After a rough start, the last month has been very, very good for the drones.


In mid-July, the case for the unmanned, Hellfire-armed, CIA operated vehicles took a blow with reports that Dick Cheney maintained a secret assassination program that employed--what else?--lethal drones to fell al-Qaeda without Congressional approval. In late July, the drones got a boost when they were reported to have killed Osama Bin Laden's son a few months earlier. Now, the killing of the head of the Pakistani Taliban has raised their profile much further.
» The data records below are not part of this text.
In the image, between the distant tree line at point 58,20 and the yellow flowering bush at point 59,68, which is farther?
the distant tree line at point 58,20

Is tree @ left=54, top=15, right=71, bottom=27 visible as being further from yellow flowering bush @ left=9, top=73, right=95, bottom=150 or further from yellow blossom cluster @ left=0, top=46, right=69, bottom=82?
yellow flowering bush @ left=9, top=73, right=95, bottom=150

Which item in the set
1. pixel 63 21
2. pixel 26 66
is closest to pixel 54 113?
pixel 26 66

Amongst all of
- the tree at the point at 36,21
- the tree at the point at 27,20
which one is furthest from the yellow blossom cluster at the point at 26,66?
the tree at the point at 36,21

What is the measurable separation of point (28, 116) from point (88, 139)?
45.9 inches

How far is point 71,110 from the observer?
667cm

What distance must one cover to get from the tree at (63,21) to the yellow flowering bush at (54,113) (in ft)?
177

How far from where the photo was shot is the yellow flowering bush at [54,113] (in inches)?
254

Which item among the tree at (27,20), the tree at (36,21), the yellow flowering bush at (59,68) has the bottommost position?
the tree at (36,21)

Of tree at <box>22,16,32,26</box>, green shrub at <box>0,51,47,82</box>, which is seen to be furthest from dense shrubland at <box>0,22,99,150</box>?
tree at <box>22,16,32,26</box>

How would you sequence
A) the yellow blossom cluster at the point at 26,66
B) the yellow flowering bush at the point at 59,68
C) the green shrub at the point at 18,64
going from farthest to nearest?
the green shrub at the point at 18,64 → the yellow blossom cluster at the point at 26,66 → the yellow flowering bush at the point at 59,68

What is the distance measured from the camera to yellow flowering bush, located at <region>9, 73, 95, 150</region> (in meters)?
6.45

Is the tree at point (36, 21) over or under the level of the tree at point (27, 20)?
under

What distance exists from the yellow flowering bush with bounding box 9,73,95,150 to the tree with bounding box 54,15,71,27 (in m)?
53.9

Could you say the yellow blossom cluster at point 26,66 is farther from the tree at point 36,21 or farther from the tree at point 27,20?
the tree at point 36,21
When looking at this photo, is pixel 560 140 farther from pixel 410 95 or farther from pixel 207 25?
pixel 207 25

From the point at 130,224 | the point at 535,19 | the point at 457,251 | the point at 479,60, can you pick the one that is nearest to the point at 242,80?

But is this enough to resolve the debate? Many on the left and in military circles have voiced concerns that drones are crude, imprecise, and counterproductive instruments of warfare, even as Obama continues Bush's policy of favoring them in hard-to-reach border areas. Pakistani officials have been furious about the number of civilian deaths. On the balance, are the merits of drones stronger than their flaws? Here are the best arguments in recent months for and against them.

Pros:
  • Perfect Tools for Unconventional, Single-Target Warfare says Annie Lowrey at Foreign Policy. "But if the U.S. military can kill such looming figures in the radical world without sacrificing a single troop, or ground efforts, or too many civilians? We're looking at a very different vision of counter-terrorism and war."
  • Precision from Afar says Peter Walker of the Guardian. "The US military and CIA regard the drones as invaluable because of their long range and the way they can attack specific buildings even deep within Taliban-dominated areas."
  • Proof in the Results, says Nathan Hodge at Wired. "If reports prove true, it could be considered a victory in the controversial war-by-remote-control over Pakistan's tribal areas. Mehsud is Pakistan's most wanted man -- he has a $5 million bounty on his head -- and is blamed for a wave of suicide bombings, as well as orchestrating the assassination of former Prime Minister Benazir Bhutto in late 2007."
Cons:
  • "Surgical" Killings Won't Root Out Terrorism says Spencer Ackerman. "What we've learned, at painful cost, over years and years and years, is that the issue isn't the leader of an extremist movement. It's the network that supports it, and the conditions that allow it to take root among a population."
  • Counterproductive and Destabilizing, says David Kilcullen (a counterinsurgency expert) to Noah Shachtman at Wire. "We need to be extremely careful about undermining the longer-term objective -- a stable Pakistan, where elected politicians control their own national-security establishment, and extremism is diminishing -- for the sake of collecting scalps"
  • Pakistanis Despise Them, say Bobby Ghosh and Mark Thompson in Time. "The accusation of cowardice is especially damaging in the tribal areas, where bravery is regarded as an essential quality in an ally."